En France pour la loi El Khomri, rien de tout cela. Une loi bien technocratique, bien opaque et au bout du compte, sans doute l’échec.
La troisième condition, c’est évidemment un bon calendrier politique.
Que cela fasse plaisir ou non, la dernière année du mandat présidentiel est la pire pour proposer des changements majeurs qui forcément inquiètent une partie de l’opinion publique et qui forcément rencontreront l’opposition de tous les conservateurs « de droite » ou « de gauche », craintifs des impacts électoraux d’une telle démarche.
Les grandes lois de changement ont toutes été faites dans la foulée de l’élection présidentielle quand la légitimité du Président de la République est la plus forte.
Pour rester dans cette fenêtre de tir favorable à la réforme, il ne faut d’ailleurs pas hésiter à mobiliser le parlement : session extraordinaire, travail par ordonnance et si cela ne suffit pas, le référendum en début de mandat peut être un recours ultime.
La loi El Khomri, quant à elle, bénéficie du plus mauvais calendrier envisageable : dernière année de mandat, etc…

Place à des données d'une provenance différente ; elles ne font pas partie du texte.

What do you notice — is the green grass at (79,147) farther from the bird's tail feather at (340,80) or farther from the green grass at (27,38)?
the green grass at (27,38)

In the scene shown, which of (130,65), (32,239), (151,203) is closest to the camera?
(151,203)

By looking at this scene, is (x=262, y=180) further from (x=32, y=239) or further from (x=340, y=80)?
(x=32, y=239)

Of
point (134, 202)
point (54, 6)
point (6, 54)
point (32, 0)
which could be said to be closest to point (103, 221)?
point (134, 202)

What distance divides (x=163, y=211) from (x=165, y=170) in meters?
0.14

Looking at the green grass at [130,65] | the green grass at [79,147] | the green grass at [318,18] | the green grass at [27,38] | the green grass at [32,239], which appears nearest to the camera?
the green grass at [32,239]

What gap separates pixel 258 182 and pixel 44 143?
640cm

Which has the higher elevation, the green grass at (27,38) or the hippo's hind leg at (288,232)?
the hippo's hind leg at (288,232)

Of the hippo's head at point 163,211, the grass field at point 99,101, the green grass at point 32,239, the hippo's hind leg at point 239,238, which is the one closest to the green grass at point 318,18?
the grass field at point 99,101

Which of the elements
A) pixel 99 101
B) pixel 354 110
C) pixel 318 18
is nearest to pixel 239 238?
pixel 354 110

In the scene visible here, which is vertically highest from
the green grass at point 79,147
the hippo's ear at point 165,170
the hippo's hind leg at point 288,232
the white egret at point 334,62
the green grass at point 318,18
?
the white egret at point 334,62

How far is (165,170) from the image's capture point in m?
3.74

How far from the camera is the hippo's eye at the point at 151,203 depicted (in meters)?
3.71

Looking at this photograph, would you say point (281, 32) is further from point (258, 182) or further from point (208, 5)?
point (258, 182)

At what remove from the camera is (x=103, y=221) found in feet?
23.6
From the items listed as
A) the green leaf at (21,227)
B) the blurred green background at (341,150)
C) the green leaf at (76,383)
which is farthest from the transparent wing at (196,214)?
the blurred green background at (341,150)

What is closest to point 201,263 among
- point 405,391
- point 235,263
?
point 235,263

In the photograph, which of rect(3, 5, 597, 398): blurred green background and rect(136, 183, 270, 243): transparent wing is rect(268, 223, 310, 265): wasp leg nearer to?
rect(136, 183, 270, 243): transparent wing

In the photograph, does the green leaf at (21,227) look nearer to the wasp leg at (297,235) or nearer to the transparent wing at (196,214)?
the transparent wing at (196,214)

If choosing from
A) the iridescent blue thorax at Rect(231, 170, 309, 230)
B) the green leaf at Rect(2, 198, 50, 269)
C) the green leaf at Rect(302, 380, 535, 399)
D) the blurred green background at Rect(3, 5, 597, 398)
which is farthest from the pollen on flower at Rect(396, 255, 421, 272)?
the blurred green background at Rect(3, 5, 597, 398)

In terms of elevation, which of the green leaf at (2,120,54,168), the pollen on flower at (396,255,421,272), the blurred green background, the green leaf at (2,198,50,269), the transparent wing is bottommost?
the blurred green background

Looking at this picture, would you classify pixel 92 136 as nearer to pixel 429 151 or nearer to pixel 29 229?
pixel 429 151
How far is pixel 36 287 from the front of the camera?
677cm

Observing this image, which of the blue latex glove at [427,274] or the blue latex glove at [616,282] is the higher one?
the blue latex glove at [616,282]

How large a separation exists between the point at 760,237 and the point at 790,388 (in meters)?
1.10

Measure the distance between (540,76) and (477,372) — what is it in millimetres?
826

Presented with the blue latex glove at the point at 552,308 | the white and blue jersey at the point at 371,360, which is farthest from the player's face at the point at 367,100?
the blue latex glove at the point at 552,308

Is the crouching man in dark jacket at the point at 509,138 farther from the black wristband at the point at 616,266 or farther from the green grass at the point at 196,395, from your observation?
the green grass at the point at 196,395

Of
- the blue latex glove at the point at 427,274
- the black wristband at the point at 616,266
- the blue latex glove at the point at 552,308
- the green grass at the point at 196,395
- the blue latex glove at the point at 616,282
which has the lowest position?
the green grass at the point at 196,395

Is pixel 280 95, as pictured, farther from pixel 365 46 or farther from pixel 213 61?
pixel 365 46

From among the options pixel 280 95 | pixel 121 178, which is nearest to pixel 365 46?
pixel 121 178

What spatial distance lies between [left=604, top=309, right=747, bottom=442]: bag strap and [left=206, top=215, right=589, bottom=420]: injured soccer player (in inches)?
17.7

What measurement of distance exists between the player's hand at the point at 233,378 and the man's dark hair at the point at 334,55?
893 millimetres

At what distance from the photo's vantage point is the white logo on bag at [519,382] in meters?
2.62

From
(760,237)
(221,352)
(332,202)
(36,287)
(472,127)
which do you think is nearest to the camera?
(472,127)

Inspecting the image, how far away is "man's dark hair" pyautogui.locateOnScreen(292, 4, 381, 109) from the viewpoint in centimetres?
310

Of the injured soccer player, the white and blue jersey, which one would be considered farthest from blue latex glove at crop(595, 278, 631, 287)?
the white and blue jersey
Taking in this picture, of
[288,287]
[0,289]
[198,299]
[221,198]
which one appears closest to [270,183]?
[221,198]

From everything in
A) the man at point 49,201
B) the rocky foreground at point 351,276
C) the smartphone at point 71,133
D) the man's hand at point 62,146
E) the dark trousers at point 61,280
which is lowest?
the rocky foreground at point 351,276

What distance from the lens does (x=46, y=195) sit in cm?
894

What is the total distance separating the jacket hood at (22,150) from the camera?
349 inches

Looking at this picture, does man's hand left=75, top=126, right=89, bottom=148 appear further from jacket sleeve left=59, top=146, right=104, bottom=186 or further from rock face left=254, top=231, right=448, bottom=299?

Oui, notre pays est réformable.
Comme parlementaire, j’ai le souvenir de réformes ô combien sensibles adoptées sans drame comme l’autonomie des universités ou les lois Grenelle de l’environnement. Elles l’ont été parce qu’elles ont respecté les trois conditions impératives pour le succès d’une vraie réforme en France :
- celle de la légitimité populaire en faisant explicitement partie du contrat présidentiel
- celle de la concertation dans leur conception
- et enfin celle d’un calendrier politique favorable au changement, c'est-à-dire proche de l’élection présidentielle.
Pour avoir ignoré ces trois conditions, il est probable que le projet de loi EL Khomri sera au pire retiré et au mieux accouchera d’une souris législative.
Ce sont nos concitoyens au chômage qui paieront le prix personnel de ces fautes politiques.
Le gouvernement en portera la lourde responsabilité.
Aux centristes et à l’opposition en général de préparer dès maintenant les grandes réformes de 2017, si les Français nous font l’honneur de nous porter au gouvernement, en respectant les conditions du succès des réformes à la française.